== Supplied text ==

(begin)

The strain of family responsibilities and debts at a time of job losses and pay cuts are driving an increasing number of couples to seek counselling
THE ROCKY economy is creating rocky relationships, according to staff at counselling centres across the country. And as the emotional cracks of recession begin to show, Minister for Social and Family Affairs Mary Hanafin this week announced funding of almost €8 million for organisations offering free or low-cost marriage and relationship counselling.
There is, according to the Minister, an urgent need to ensure that quality services are available in order to help couples and families who may be experiencing debt- or budget-related stress.
“The difficult economic situation . . . is filtering into the lives and homes of families throughout Ireland,” she said. “Where a person loses their job or has their working hours cut back, this financial strain can lead to pressures in relationships. Having a network of support services available throughout the country to provide marriage and relationship counselling services is a core part of helping families to cope with problems they are confronted with.”
It’s a harsh reality already being exposed by growing waiting lists at many counselling centres. At Accord, the largest counselling body in the country providing support to couples, the latest statistics show that the numbers of clients citing “financial issues” as reasons for seeking help have increased from 13 per cent two years ago to almost 20 per cent since December.
Lisa O’Hara of MRCS (Marriage and Relationship Counselling Service) in Dublin, says that one in five of the couples she is has worked with lately are buckling under the emotional strain of economic worries, and over the course of the year she expects this number to increase.
“If you haven’t already lost your job you are wondering about the threat of losing your job or having to take a pay cut. When this happens stress levels go up and tolerance levels go down and we tend to take it out on those nearest and dearest to us, which means relationships can falter,” she says.
“What a lot of people we see are experiencing is a sense of loss. There is grief and disbelief and panic and anger at the injustice of it all. Those with children are having to explain why there isn’t as much money for things they used to take for granted. Children are noticing mums and dads are more stressed and snappy, and they don’t understand why. Couples are realising they have different attitudes to money, and if one grew up in a family where money was a worry but managed to attain an economically stable life as an adult, these new difficulties can bring back all that old trauma and insecurity.”
Counselling can’t solve the practical issues causing recession-related stress, but O’Hara says it can help to stem the emotional fallout. “What we are trying to do is support them with the emotional rather than the practical side,” she says. “We can help a couple collaborate rather than distance themselves from each other. When you are panicking you don’t experience things in the same way you would if you were calm. You are often hypersensitive and because of that everything gets blown out of proportion. Counselling can help normalise events, and often in counselling the couple get to hear each other properly maybe for the first time since the trouble started.”
Staff at AIM Family Services in Dublin said this week they have already noticed a “steep rise” in couples seeking counselling since last September – many of them saying economic factors were a trigger for their difficulties.
“It’s well documented that existing relationship issues can be hugely magnified by stress related to money worries,” says AIM chairperson Cassian Sweeney. “Communication can suffer; there is often a lot of blame on both sides and there’s a sense that they are dealing with something outside of themselves over which they have no control. This can lead couples to feel helpless, hopeless and worthless.”
She says there has been an “alarming rise” in the number of clients presenting at the centre for counselling who are reporting a change in circumstances and asking to avail of the sliding payment scale available to those who are struggling financially. Clients who in the past were able to afford the €50 an hour rate are now asking to pay less as their financial circumstances change.

(end)

== Source excerpt ==
(begin)

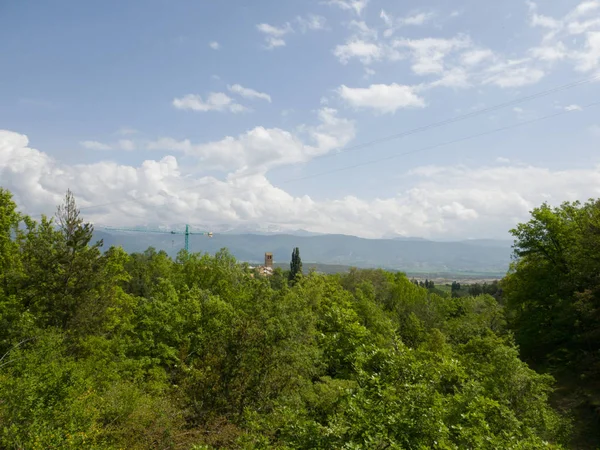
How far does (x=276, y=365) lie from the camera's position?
1338cm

(end)

== Work to be completed ==
Which counselling organizations are named in the article about the recession straining relationships?

== Finished task ==
- Accord
- MRCS (Marriage and Relationship Counselling Service)
- AIM Family Services